▸ **Texte**
Un autre joueur de Saint-Pée sur Nivelle a été appelé à vos côtés, il s'agit de Maxime Lucu. Quels échos avez-vous eu du village ?

Je n'ai pas eu l'occasion de rentrer depuis l'annonce du groupe. J'ai eu ma famille au téléphone, j'imagine qu'ils sont fiers de voir des jeunes du village en équipe de France. Cela récompense le travail de l'école de rugby et des éducateurs. Après, j'espère qu'il y aura encore d'autres internationaux originaires de Saint-Pée sur Nivelle. Car nous c'est bien, mais c'est l'avenir qui est important...

En parlant de votre club, votre ancien éducateur en minimes Michel Narzabal nous a confié que petit, vous aviez déjà un fort caractère et une féroce envie de gagner. Vous confirmez ?

▸ **Segment de données**
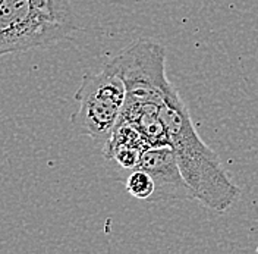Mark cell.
<instances>
[{"instance_id":"cell-1","label":"cell","mask_w":258,"mask_h":254,"mask_svg":"<svg viewBox=\"0 0 258 254\" xmlns=\"http://www.w3.org/2000/svg\"><path fill=\"white\" fill-rule=\"evenodd\" d=\"M160 118L169 144L176 155L180 174L194 198L217 213H225L241 195L219 156L201 140L188 108L173 88L160 106Z\"/></svg>"},{"instance_id":"cell-2","label":"cell","mask_w":258,"mask_h":254,"mask_svg":"<svg viewBox=\"0 0 258 254\" xmlns=\"http://www.w3.org/2000/svg\"><path fill=\"white\" fill-rule=\"evenodd\" d=\"M77 30L69 0L0 2V56L53 46Z\"/></svg>"},{"instance_id":"cell-3","label":"cell","mask_w":258,"mask_h":254,"mask_svg":"<svg viewBox=\"0 0 258 254\" xmlns=\"http://www.w3.org/2000/svg\"><path fill=\"white\" fill-rule=\"evenodd\" d=\"M113 61L126 90L117 124H135L147 106H161L173 90L164 72L166 48L159 43L138 40Z\"/></svg>"},{"instance_id":"cell-4","label":"cell","mask_w":258,"mask_h":254,"mask_svg":"<svg viewBox=\"0 0 258 254\" xmlns=\"http://www.w3.org/2000/svg\"><path fill=\"white\" fill-rule=\"evenodd\" d=\"M125 97V84L112 59L100 72L82 77L75 93L80 108L71 116L72 128L80 135L104 144L119 122Z\"/></svg>"},{"instance_id":"cell-5","label":"cell","mask_w":258,"mask_h":254,"mask_svg":"<svg viewBox=\"0 0 258 254\" xmlns=\"http://www.w3.org/2000/svg\"><path fill=\"white\" fill-rule=\"evenodd\" d=\"M137 168L148 172L154 179L156 190L150 198L151 203L194 198L192 191L180 174L175 150L170 144L148 147L141 155Z\"/></svg>"},{"instance_id":"cell-6","label":"cell","mask_w":258,"mask_h":254,"mask_svg":"<svg viewBox=\"0 0 258 254\" xmlns=\"http://www.w3.org/2000/svg\"><path fill=\"white\" fill-rule=\"evenodd\" d=\"M125 187L134 198L147 200V201H150V198L153 197L154 190H156L153 176L143 169H138V168L131 171V174L126 178Z\"/></svg>"},{"instance_id":"cell-7","label":"cell","mask_w":258,"mask_h":254,"mask_svg":"<svg viewBox=\"0 0 258 254\" xmlns=\"http://www.w3.org/2000/svg\"><path fill=\"white\" fill-rule=\"evenodd\" d=\"M0 2H2V0H0Z\"/></svg>"}]
</instances>
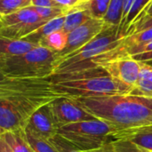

▸ **Travail demandé**
**A)** Répondez à ces questions sur l'entretien :
(i) Quel autre joueur de Saint-Pée sur Nivelle a été appelé ?
(ii) Avec qui la personne interrogée a-t-elle parlé au téléphone depuis l'annonce du groupe ?
(iii) Quel rôle Michel Narzabal a-t-il tenu auprès de la personne interrogée ?
**B)** Reprenez, s'il vous plaît, l'entretien sur le rugby à la suite de sa dernière phrase.

▸ **Réponses fournies**
**A)**
(i) Maxime Lucu.
(ii) Avec sa famille.
(iii) Celui d'éducateur en minimes.

**B)**
Je ne peux pas dire le contraire, car c'est la vérité ! C'est vrai que j'ai toujours été comme cela. Avec le temps, je me suis un peu assagi parce que l'on ne peut pas faire n'importe quoi au niveau professionnel mais j'ai toujours cette rage de vaincre en moi. Et tant mieux, car elle m'a servi. Je me souviens que nous avions une bonne équipe en minimes, et nous avions tous cette gagne en nous. On a nourri cette culture, que j'ai retrouvée par la suite à Bayonne dans mes équipes suivantes. Elle ne m'a jamais quitté.

Comment cette gagne se manifestait ?

Je piquais de grosses colères, surtout quand j'étais petit. Je me suis un peu calmé en cadets et je suis rentré dans le rang à Bayonne. Mais au fond de moi, je l'ai toujours gardée. Ca me fait rire de reparler de cette époque, cela remonte !

Comment avez-vous vécu le fait d'être appelé avec Maxime Lucu avec qui vous jouiez en minimes ?

C'est très spécial. On se connaît depuis tout jeunes. On était à l'école en l'ensemble, à l'école de rugby ensemble, on a fait toutes les petites catégories ensemble. Se retrouver en équipe de France, ce n'est que du bonheur. Je l'ai appelé au lendemain de l'annonce. Pas le jour même, car j'avais éteint mon téléphone...

Vous comptiez un autre ami proche dans le groupe initial, le talonneur Anthony Etrillard qui s'est depuis blessé au genou. Etes-vous déçu de ne pas partager ces moments avec lui ?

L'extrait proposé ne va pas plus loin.